▶ **WHAT THIS EXERCISE ASKS**
A - Answer these questions from the wine-competition post, one answer per line, marked the same way:
(i) Who is the opening quotation attributed to?
(ii) In the first imagined competition, how many judges and how many wine entries are there?
(iii) In the imagined Master Sommelier exam, what is the final part?
B - Name every kind of medal or award that the wine-competition post mentions.

▶ **EXTRACT PROVIDED**
[Start of section]

“I have always been a huge admirer of my own work. I'm one of the funniest and most entertaining writers I know.”
― Mel Brooks
Monday, August 12, 2013
What If I Stop Writing This Crap Again
What if wine competitions had 4236 judges and 50 wine entries? If a wine received a Double Gold (meaning every judge awarded it a Gold Medal), would douchebags still declare the results worthless? If 4231 judges decided a wine was Gold, and one self-important judge decided it was Bronze, who would be right? If none of the 50 wines entered won a Gold Medal, would any of the judges be invited back the next year? Even the winemakers? What if all 50 wines were the same wine? And what if it received ten Golds, fourteen Silvers, eight Bronzes, and the rest didn’t receive any awards? Which medals would it use in its advertising? What if the winery put all three medals, a Gold, a Silver, and a Bronze, on the award-winning wine bottles? Would three times as many stupid consumers buy it?
What if the Master Sommelier exam had four parts, and the final part was a personality test? Can you name one who still would have passed?

[End of section]

▶ **DATA EXCERPTS**
[Start of section]

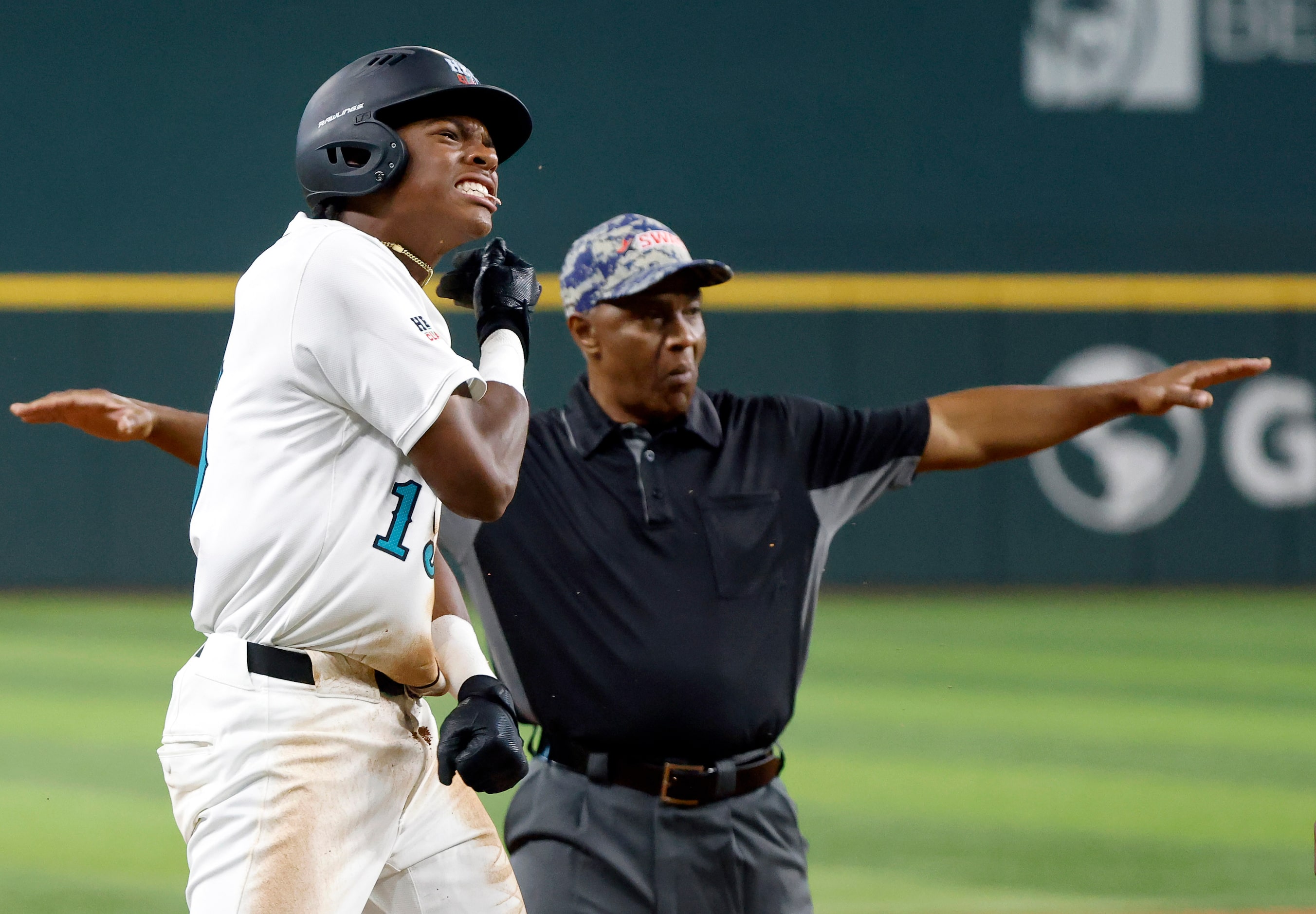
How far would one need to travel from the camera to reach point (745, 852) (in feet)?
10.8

[End of section]
[Start of section]

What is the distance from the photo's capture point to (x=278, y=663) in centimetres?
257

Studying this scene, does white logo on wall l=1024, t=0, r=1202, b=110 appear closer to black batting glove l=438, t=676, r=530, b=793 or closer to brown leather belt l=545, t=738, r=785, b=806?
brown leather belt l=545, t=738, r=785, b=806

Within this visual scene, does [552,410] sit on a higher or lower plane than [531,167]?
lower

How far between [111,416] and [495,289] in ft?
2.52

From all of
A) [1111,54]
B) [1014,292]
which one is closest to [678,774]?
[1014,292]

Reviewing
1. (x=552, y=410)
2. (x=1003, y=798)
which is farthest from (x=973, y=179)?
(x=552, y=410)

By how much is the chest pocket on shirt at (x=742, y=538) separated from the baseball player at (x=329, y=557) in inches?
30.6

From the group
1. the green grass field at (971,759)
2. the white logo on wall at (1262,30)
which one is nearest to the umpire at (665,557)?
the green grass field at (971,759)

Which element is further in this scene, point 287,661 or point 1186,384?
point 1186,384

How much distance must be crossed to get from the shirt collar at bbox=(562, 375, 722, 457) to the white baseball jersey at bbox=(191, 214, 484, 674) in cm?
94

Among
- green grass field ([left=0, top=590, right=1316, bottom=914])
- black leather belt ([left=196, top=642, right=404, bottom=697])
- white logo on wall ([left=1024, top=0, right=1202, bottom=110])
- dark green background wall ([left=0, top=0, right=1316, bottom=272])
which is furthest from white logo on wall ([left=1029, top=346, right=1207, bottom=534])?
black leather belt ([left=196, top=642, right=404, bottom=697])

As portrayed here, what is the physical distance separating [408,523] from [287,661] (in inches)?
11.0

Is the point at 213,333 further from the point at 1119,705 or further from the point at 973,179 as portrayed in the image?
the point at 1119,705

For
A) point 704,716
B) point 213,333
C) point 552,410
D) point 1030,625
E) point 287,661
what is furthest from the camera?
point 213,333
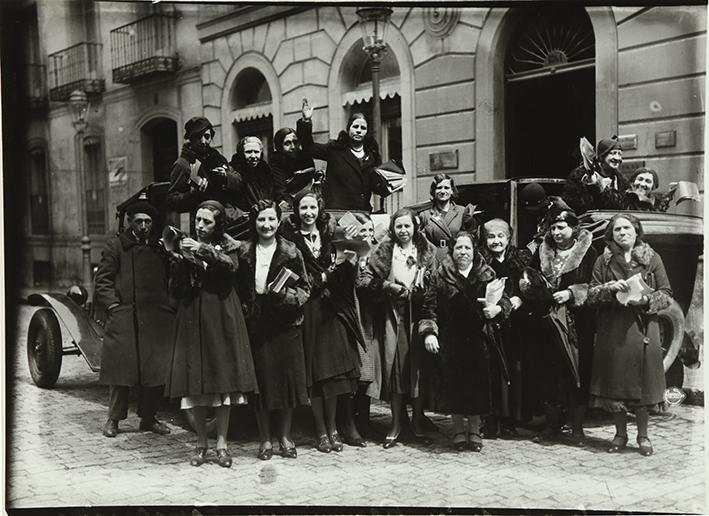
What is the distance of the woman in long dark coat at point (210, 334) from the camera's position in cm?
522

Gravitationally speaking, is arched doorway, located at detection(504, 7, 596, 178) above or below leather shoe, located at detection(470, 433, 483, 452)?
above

[End of section]
[Start of section]

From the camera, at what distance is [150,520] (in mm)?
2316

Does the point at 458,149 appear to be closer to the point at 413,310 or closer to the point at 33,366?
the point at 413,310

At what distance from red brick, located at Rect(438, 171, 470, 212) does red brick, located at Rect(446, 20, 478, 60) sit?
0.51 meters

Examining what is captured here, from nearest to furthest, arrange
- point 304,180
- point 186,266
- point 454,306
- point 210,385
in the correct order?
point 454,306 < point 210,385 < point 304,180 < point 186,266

[End of section]

▶ **OUTPUTS BY TASK**
A -
(i) Mel Brooks
(ii) 4236 judges and 50 wine entries
(iii) A personality test

B - Double Gold, Gold, Silver, Bronze